* [Task description]
Your task is to output the data exactly as it stands.

* [Given information]
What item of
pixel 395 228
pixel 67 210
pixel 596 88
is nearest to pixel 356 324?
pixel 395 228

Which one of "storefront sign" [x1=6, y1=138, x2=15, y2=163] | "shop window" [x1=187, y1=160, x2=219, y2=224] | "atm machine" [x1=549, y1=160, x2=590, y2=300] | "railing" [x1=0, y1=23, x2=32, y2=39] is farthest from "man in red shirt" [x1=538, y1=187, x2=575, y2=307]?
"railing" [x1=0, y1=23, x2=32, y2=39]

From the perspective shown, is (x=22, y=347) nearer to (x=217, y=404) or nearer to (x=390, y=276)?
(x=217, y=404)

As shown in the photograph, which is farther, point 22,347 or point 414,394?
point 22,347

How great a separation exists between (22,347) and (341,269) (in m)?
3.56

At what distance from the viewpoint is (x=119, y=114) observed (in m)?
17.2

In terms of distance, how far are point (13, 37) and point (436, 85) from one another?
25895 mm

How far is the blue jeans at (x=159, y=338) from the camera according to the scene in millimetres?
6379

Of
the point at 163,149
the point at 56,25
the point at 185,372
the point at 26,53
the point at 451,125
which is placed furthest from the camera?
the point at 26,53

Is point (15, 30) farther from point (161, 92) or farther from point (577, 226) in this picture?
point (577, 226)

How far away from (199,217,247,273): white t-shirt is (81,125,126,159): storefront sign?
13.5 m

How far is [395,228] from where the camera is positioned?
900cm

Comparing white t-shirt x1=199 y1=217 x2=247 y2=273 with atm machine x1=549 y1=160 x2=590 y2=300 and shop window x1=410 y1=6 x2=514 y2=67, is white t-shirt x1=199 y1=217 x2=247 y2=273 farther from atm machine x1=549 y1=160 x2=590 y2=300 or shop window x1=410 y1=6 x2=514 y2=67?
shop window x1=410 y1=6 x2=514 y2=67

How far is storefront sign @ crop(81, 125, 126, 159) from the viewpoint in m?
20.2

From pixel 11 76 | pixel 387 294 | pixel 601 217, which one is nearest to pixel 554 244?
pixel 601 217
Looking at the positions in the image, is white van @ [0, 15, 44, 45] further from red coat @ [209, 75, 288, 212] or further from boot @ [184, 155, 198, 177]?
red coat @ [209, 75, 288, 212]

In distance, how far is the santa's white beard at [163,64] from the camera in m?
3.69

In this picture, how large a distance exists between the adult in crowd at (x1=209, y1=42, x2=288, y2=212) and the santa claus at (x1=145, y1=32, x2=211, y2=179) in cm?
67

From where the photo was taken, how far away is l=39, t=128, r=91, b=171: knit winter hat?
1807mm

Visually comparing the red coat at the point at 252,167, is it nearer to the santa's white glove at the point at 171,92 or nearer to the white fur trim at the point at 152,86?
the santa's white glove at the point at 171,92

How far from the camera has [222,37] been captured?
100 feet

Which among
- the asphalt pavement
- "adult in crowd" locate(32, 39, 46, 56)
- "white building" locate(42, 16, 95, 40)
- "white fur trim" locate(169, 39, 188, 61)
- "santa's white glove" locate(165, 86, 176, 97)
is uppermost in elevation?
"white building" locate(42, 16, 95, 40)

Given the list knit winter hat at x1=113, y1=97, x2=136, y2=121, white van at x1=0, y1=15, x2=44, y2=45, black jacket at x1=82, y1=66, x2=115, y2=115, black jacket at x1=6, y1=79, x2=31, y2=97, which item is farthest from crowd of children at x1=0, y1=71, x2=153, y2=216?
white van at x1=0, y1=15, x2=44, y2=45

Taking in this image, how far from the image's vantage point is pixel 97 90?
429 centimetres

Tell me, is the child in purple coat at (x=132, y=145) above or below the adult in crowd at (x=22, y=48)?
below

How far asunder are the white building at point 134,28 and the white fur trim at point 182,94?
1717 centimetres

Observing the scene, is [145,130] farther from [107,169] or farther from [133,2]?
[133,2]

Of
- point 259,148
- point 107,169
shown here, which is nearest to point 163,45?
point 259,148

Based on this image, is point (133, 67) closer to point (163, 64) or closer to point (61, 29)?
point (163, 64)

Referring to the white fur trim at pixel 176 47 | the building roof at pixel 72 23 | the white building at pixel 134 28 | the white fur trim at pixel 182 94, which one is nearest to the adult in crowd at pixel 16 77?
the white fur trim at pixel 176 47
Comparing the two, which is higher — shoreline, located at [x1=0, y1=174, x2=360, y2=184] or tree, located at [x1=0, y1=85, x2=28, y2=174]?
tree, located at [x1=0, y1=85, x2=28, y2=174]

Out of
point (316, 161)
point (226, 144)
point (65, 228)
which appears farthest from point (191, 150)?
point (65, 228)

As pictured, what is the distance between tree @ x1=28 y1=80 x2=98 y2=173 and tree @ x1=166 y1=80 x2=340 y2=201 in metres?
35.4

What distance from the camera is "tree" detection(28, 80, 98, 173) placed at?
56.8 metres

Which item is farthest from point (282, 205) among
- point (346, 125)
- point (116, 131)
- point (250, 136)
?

* [Expected answer]
What item of
pixel 395 228
pixel 67 210
pixel 596 88
is nearest to pixel 356 324?
pixel 395 228

Which one of "storefront sign" [x1=6, y1=138, x2=15, y2=163] | "shop window" [x1=187, y1=160, x2=219, y2=224] | "atm machine" [x1=549, y1=160, x2=590, y2=300] | "railing" [x1=0, y1=23, x2=32, y2=39] is farthest from "man in red shirt" [x1=538, y1=187, x2=575, y2=307]?
"railing" [x1=0, y1=23, x2=32, y2=39]

From the perspective shown, is (x=22, y=347) nearer to (x=217, y=404) or nearer to (x=390, y=276)?
(x=217, y=404)

As shown in the photograph, which is farther, point 22,347 or point 414,394?
point 22,347

How great a separation exists between (22,347) and (341,269) (in m)?
3.56

At what distance from the viewpoint is (x=119, y=114) observed (in m)?
17.2

In terms of distance, how far are point (13, 37) and point (436, 85) from one another?
25895 mm

How far is the blue jeans at (x=159, y=338) from the camera according to the scene in millimetres?
6379

Of
the point at 163,149
the point at 56,25
the point at 185,372
the point at 26,53
the point at 451,125
which is placed furthest from the camera?
the point at 26,53

Is point (15, 30) farther from point (161, 92) or farther from point (577, 226) in this picture?
point (577, 226)

How far away from (199,217,247,273): white t-shirt is (81,125,126,159): storefront sign?
13.5 m

How far is [395,228] from where the camera is positioned?
900cm

Comparing white t-shirt x1=199 y1=217 x2=247 y2=273 with atm machine x1=549 y1=160 x2=590 y2=300 and shop window x1=410 y1=6 x2=514 y2=67, is white t-shirt x1=199 y1=217 x2=247 y2=273 farther from atm machine x1=549 y1=160 x2=590 y2=300 or shop window x1=410 y1=6 x2=514 y2=67?
shop window x1=410 y1=6 x2=514 y2=67

How far is storefront sign @ crop(81, 125, 126, 159) from the viewpoint in m?
20.2

From pixel 11 76 | pixel 387 294 | pixel 601 217, which one is nearest to pixel 554 244?
pixel 601 217
Looking at the positions in the image, is white van @ [0, 15, 44, 45] further from red coat @ [209, 75, 288, 212] or further from boot @ [184, 155, 198, 177]?
red coat @ [209, 75, 288, 212]

In distance, how far is the santa's white beard at [163,64] from the camera in m?
3.69

In this picture, how large a distance exists between the adult in crowd at (x1=209, y1=42, x2=288, y2=212) and the santa claus at (x1=145, y1=32, x2=211, y2=179) in cm?
67

From where the photo was taken, how far away is l=39, t=128, r=91, b=171: knit winter hat?
1807mm

Visually comparing the red coat at the point at 252,167, is it nearer to the santa's white glove at the point at 171,92 or nearer to the white fur trim at the point at 152,86?
the santa's white glove at the point at 171,92

How far from the camera has [222,37] been captured?
100 feet

Which among
- the asphalt pavement
- "adult in crowd" locate(32, 39, 46, 56)
- "white building" locate(42, 16, 95, 40)
- "white fur trim" locate(169, 39, 188, 61)
- "santa's white glove" locate(165, 86, 176, 97)
is uppermost in elevation?
"white building" locate(42, 16, 95, 40)

Given the list knit winter hat at x1=113, y1=97, x2=136, y2=121, white van at x1=0, y1=15, x2=44, y2=45, black jacket at x1=82, y1=66, x2=115, y2=115, black jacket at x1=6, y1=79, x2=31, y2=97, which item is farthest from crowd of children at x1=0, y1=71, x2=153, y2=216?
white van at x1=0, y1=15, x2=44, y2=45

Taking in this image, how far from the image's vantage point is pixel 97 90?
429 centimetres

Tell me, is the child in purple coat at (x=132, y=145) above or below the adult in crowd at (x=22, y=48)?
below

How far asunder are the white building at point 134,28 and the white fur trim at point 182,94?
1717 centimetres

Observing the scene, is [145,130] farther from [107,169] or farther from [133,2]?
[133,2]

Of
- point 259,148
- point 107,169
shown here, which is nearest to point 163,45?
point 259,148

Based on this image, is point (133, 67) closer to point (163, 64) or closer to point (61, 29)?
point (163, 64)

Referring to the white fur trim at pixel 176 47 | the building roof at pixel 72 23 | the white building at pixel 134 28 | the white fur trim at pixel 182 94, which one is nearest to the adult in crowd at pixel 16 77?
the white fur trim at pixel 176 47
Comparing the two, which is higher — shoreline, located at [x1=0, y1=174, x2=360, y2=184] or tree, located at [x1=0, y1=85, x2=28, y2=174]?
tree, located at [x1=0, y1=85, x2=28, y2=174]

Out of
point (316, 161)
point (226, 144)
point (65, 228)
which appears farthest from point (191, 150)?
point (65, 228)

As pictured, what is the distance between tree @ x1=28 y1=80 x2=98 y2=173 and tree @ x1=166 y1=80 x2=340 y2=201 in metres?
35.4

What distance from the camera is "tree" detection(28, 80, 98, 173) placed at?
56.8 metres

Which item is farthest from point (282, 205) among
- point (346, 125)
- point (116, 131)
- point (250, 136)
?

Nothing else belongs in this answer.